** START DOCUMENT EXCERPT **
The SQL looks something like this:
-- attempt_2.sql
{{
config(
materialized='incremental',
unique_key='user_id'
)
}}
{% set day_windows = [3, 7, 60, 365] %}
SELECT
user_id
,birth_date
{% for day_window in day_windows -%}
,(
CASE
WHEN DATEDIFF(DAY, birth_date, CURRENT_DATE) >= {{ day_window }}
THEN
SUM(
CASE
WHEN DATEDIFF(DAY, birth_date, date) < {{ day_window }}
THEN
revenue
ELSE
0
END
)
** END DOCUMENT EXCERPT **
** START INFORMATION SUPPLIED **
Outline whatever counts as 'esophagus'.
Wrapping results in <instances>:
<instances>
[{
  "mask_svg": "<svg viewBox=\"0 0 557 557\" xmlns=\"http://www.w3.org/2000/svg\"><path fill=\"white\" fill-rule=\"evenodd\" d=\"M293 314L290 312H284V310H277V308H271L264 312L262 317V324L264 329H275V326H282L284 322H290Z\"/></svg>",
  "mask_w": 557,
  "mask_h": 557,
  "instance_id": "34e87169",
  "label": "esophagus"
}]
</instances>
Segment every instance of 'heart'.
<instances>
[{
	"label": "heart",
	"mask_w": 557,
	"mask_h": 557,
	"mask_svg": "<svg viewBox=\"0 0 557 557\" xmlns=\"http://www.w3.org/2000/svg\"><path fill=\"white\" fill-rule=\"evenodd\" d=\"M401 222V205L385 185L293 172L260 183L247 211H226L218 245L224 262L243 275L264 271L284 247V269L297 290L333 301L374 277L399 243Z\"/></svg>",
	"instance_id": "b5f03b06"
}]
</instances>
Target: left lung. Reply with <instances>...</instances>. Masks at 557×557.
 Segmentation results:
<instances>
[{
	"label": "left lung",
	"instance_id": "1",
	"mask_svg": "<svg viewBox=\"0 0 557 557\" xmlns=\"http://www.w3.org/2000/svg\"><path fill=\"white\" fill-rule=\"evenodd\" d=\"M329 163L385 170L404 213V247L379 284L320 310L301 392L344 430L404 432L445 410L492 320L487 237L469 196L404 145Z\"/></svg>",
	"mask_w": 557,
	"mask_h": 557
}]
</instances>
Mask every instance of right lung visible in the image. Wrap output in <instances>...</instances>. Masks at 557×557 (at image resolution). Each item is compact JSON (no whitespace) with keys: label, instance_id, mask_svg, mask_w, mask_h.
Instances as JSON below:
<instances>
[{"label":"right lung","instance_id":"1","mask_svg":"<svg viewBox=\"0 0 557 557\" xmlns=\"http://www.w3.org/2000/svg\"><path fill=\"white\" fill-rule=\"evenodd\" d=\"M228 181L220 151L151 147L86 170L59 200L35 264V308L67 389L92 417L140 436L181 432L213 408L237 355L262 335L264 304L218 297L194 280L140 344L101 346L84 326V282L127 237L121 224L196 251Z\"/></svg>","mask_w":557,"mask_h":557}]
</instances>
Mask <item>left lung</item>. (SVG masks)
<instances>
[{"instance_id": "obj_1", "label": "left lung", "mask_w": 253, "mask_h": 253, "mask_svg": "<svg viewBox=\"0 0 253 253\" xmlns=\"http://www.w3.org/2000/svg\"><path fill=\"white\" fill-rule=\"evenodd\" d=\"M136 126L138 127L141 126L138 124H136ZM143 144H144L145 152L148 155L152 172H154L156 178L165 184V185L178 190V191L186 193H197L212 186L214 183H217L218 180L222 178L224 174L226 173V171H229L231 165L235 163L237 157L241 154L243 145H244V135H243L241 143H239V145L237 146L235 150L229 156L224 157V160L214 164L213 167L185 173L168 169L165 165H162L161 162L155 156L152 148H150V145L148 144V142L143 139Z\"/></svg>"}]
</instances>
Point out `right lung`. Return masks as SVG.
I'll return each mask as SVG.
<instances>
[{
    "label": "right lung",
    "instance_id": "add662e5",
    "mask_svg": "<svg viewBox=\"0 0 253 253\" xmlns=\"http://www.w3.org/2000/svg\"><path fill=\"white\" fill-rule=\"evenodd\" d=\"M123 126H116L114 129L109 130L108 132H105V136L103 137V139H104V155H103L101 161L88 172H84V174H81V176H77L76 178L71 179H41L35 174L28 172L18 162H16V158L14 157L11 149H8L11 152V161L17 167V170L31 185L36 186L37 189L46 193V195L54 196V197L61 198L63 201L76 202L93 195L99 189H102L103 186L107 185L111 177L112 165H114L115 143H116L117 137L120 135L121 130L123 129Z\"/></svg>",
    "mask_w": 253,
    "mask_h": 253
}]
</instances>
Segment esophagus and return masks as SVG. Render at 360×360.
** END INFORMATION SUPPLIED **
▶ WHAT YOU NEED TO DO:
A. Answer these about the SQL excerpt, one line each:
(i) What is unique_key set to in the config block?
(ii) Which numbers make up the day_windows list?
(iii) Which materialization does the config specify?
B. Extract every line of the records that contains the string "right", matching its case.

▶ ANSWERS TO THE EXERCISE:
A.
(i) user_id
(ii) 3, 7, 60, 365
(iii) incremental

B.
Mask every instance of right lung visible in the image. Wrap output in <instances>...</instances>. Masks at 557×557 (at image resolution). Each item is compact JSON (no whitespace) with keys: label, instance_id, mask_svg, mask_w, mask_h.
[{"label":"right lung","instance_id":"1","mask_svg":"<svg viewBox=\"0 0 557 557\" xmlns=\"http://www.w3.org/2000/svg\"><path fill=\"white\" fill-rule=\"evenodd\" d=\"M228 181L220 151L151 147L86 170L59 200L35 264V308L67 389L92 417L140 436L181 432L213 408L237 355L262 335L264 304L218 297L194 280L140 344L101 346L84 326V282L127 237L121 224L196 251Z\"/></svg>","mask_w":557,"mask_h":557}]
Point out `right lung`. Return masks as SVG.
    "label": "right lung",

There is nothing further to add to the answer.